Extracted information:
################

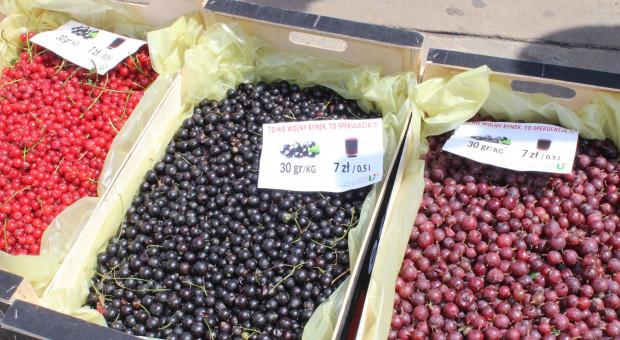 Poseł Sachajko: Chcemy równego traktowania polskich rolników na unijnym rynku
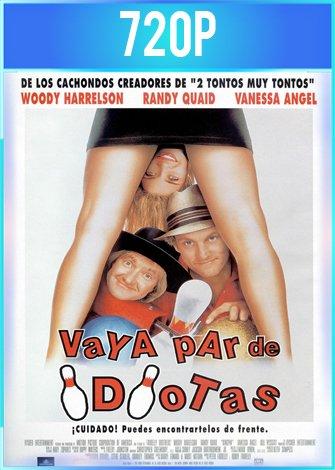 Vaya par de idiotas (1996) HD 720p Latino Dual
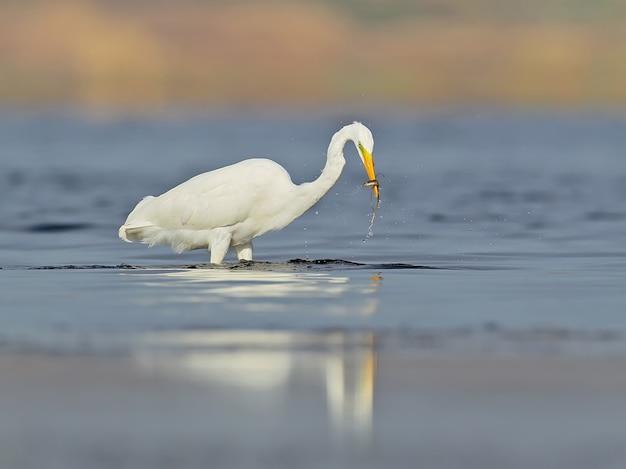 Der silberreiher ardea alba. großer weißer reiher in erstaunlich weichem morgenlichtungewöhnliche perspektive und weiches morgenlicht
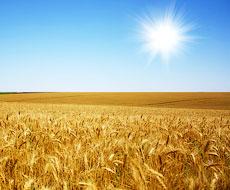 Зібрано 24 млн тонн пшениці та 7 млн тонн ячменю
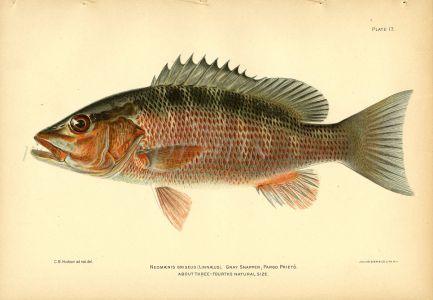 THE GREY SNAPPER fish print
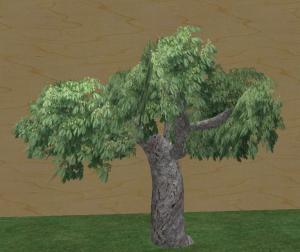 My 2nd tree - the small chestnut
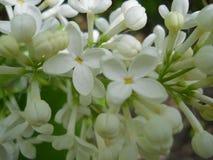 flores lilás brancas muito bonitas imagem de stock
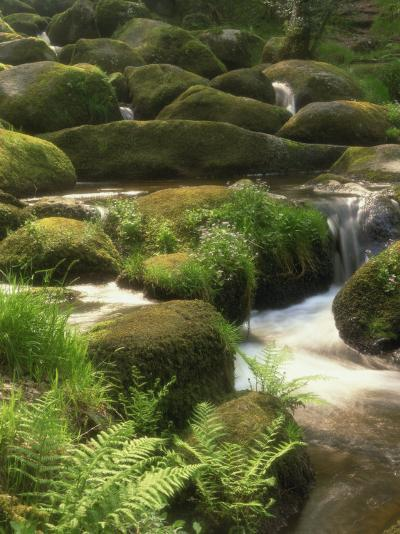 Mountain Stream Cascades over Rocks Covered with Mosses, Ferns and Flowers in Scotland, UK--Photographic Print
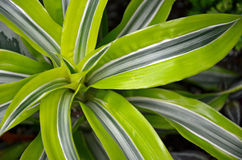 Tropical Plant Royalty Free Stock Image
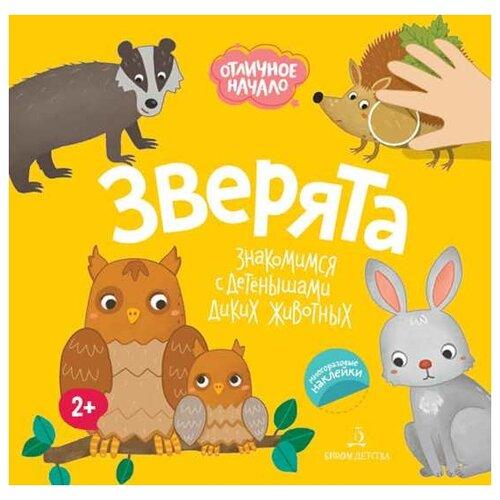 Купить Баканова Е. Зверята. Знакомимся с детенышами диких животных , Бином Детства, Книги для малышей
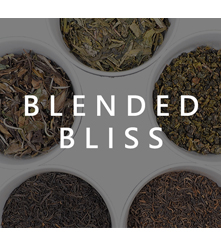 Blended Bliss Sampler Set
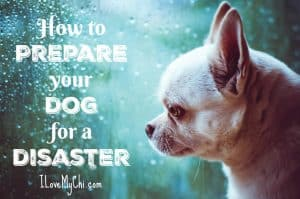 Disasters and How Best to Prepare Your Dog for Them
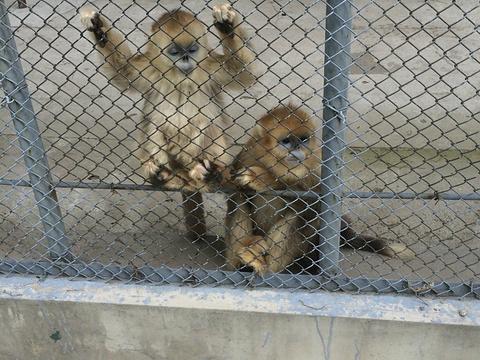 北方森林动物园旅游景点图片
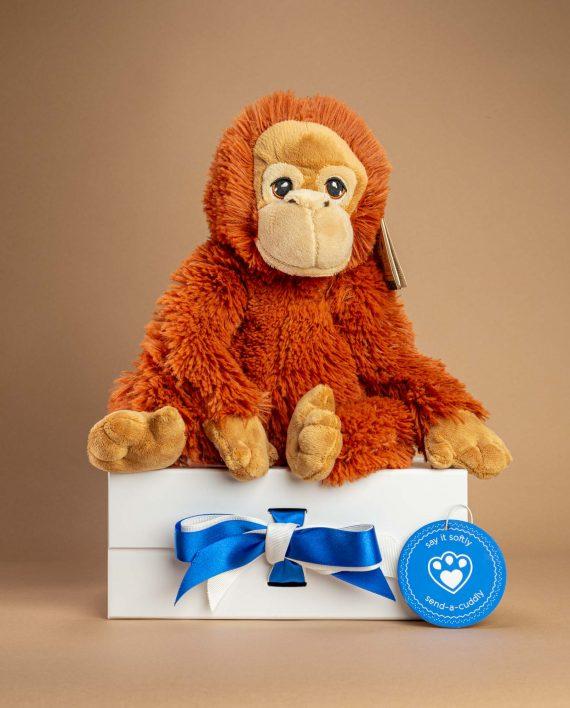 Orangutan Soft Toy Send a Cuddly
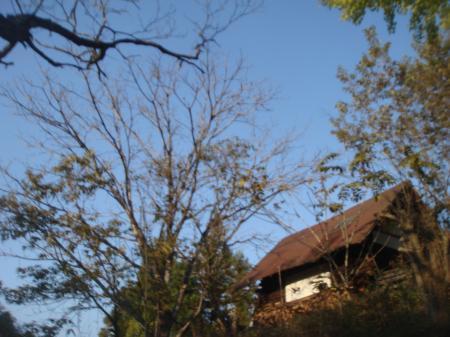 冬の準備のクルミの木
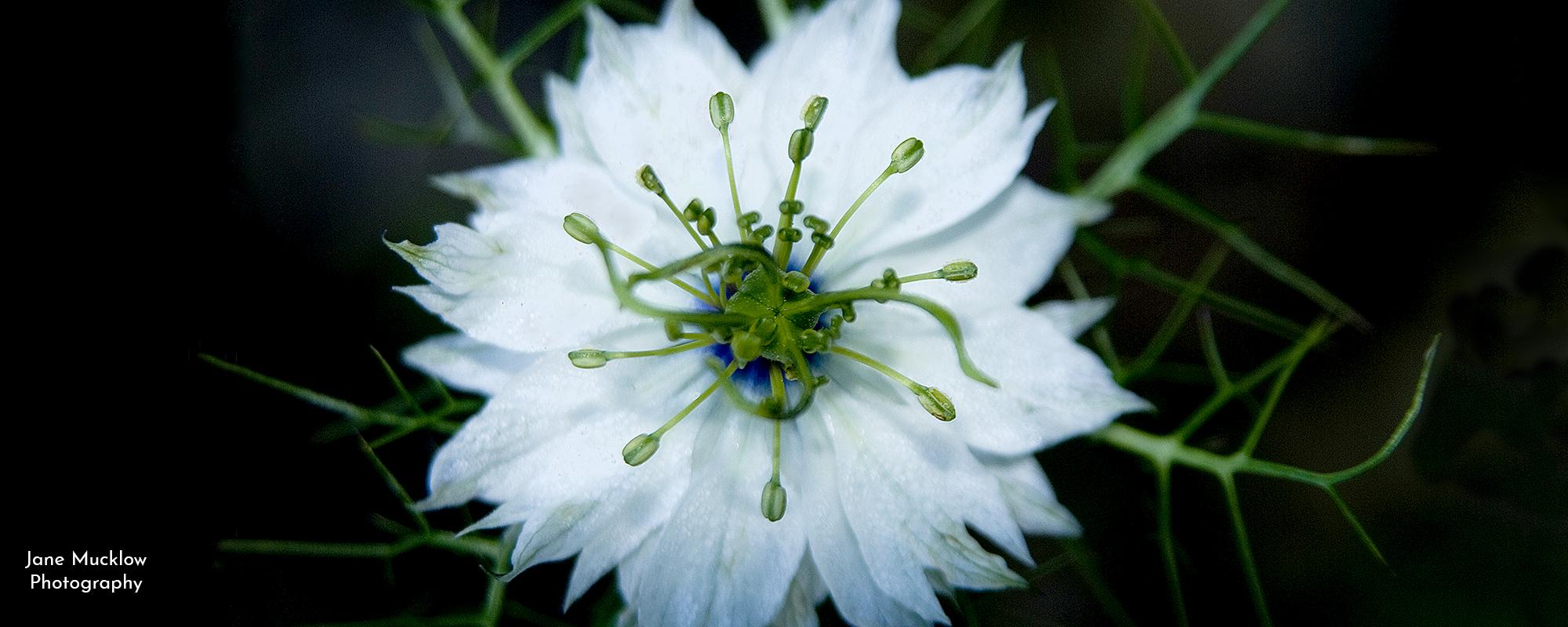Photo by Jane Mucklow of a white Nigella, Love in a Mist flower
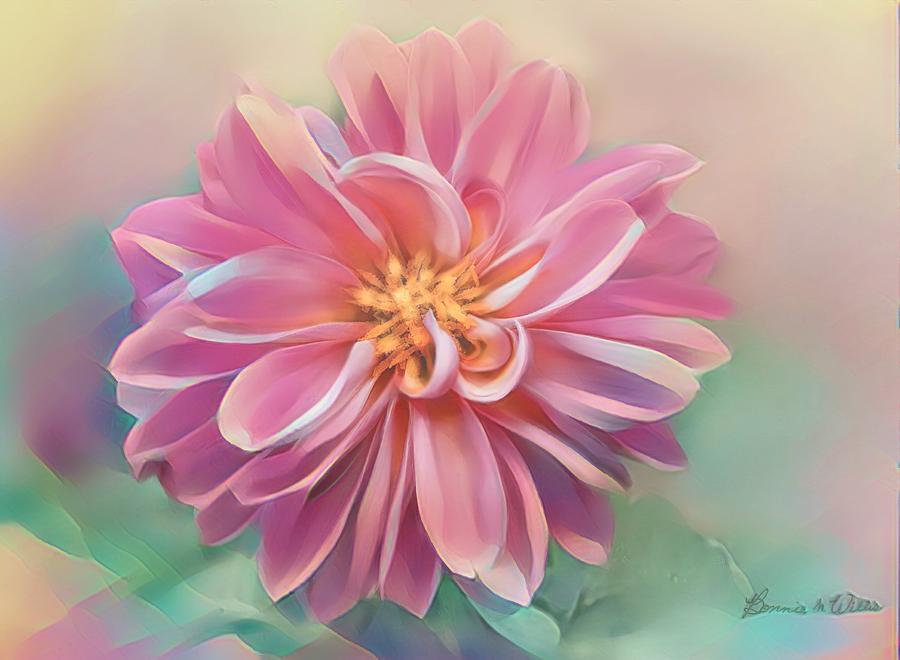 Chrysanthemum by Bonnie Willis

################

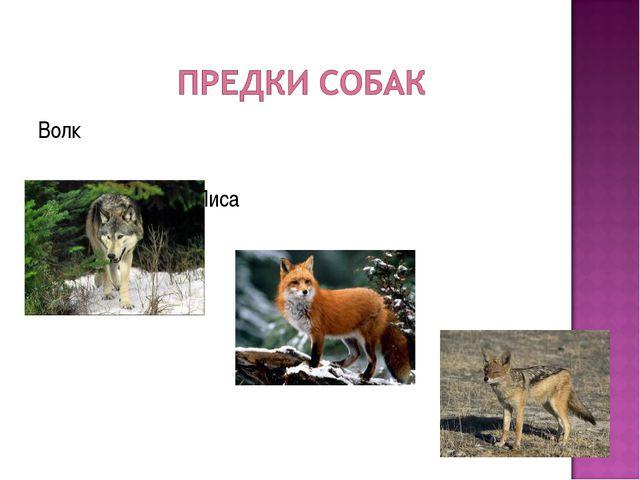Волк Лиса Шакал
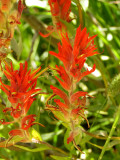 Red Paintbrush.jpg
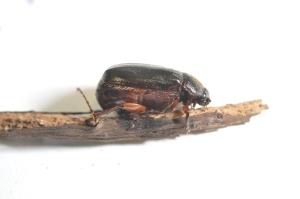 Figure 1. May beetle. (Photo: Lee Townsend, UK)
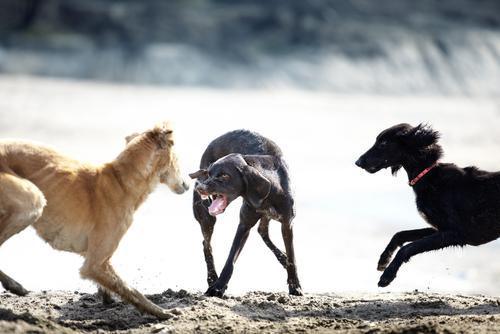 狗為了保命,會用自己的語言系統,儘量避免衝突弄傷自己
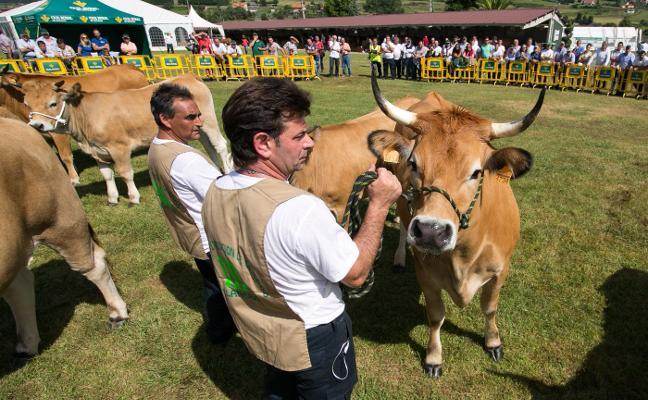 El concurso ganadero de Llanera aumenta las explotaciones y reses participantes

################

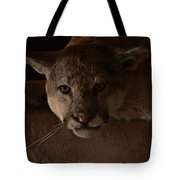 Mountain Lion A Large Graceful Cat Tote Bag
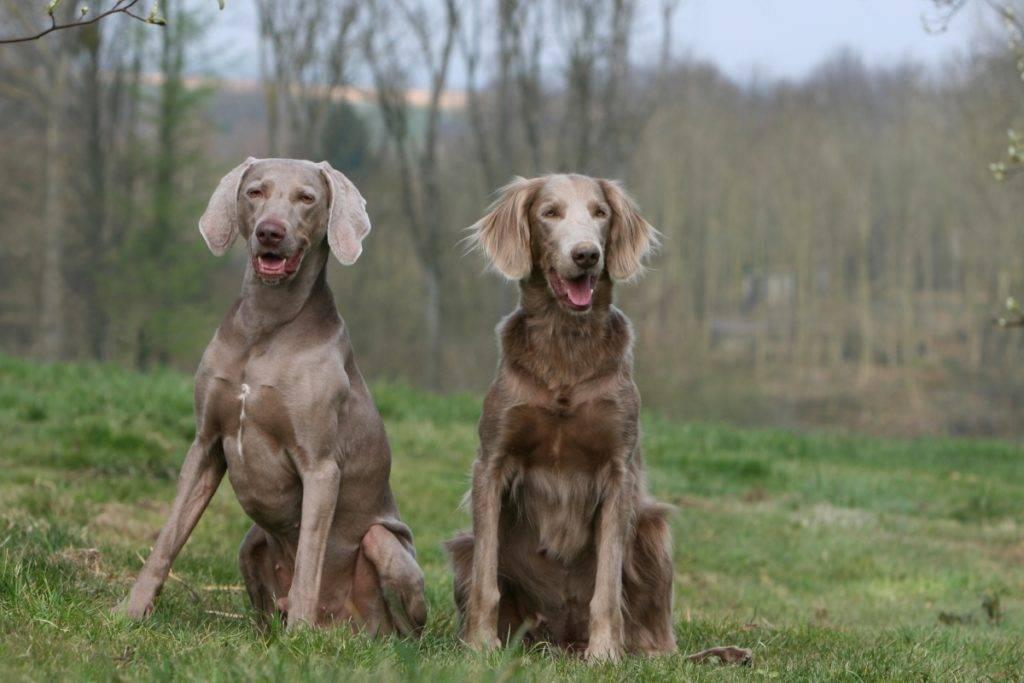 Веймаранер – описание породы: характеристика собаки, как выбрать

################

To do: Now transcribe the lines above exactly, starting at the line containing "北方森林动物园旅游景点图片" and ending at the line containing "Chrysanthemum by Bonnie Willis", both lines included, pictures excluded.

Result of this exercise:
 北方森林动物园旅游景点图片
 Orangutan Soft Toy Send a Cuddly
 冬の準備のクルミの木
Photo by Jane Mucklow of a white Nigella, Love in a Mist flower
 Chrysanthemum by Bonnie Willis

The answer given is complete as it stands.